Lasciare il Glee club, per Kurt, non era stato del tutto facile.
Lasciare i suoi amici, il professor Schuester, il suo armadietto.
Gli mancava perfino la stridula voce di Rachel –Sono una Star- Barry: il che è tutto dire.
Però alla Dalton c’erano lati positivi: niente discriminazioni, tutti sembravano rispettarsi a vicenda.
La mensa non era mai affollata, i professori sembravano essere sempre molto aperti e disponibili. Blaine, però, una volta gli aveva detto che il professore di matematica aveva cacciato quasi tutta la classe fuori dall’aula per aver—
Blaine.
No, non lo stava dimenticando, anzi. Lo stava elogiando. Come faceva ormai da diversi giorni, e notti.
Lui, i suoi capelli sempre cosparsi di gelatina, i suoi occhi, o il suo sorriso bianco e luminoso. O il modo di muoversi, di ondeggiare con i fianchi, o di portarsi
una mano al petto quando c’era un acuto abbastanza difficile.
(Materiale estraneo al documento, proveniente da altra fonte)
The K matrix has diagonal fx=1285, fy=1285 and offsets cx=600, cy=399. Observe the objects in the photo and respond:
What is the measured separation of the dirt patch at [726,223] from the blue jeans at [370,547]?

O il modo, sempre attento e puntiglioso, con cui si puliva le mani prima di mangiare; o quando si aggiustava la spilletta al fine di una canzone; o il suo comportamento da leader con il quale “addomesticava” gli altri Usignoli.
Gli piaceva e anche tanto, anche se il ragazzo non sembrava ricambiare. Ma odiava il fatto che gli Usignoli dovessero dipendere da Blaine come da un altro.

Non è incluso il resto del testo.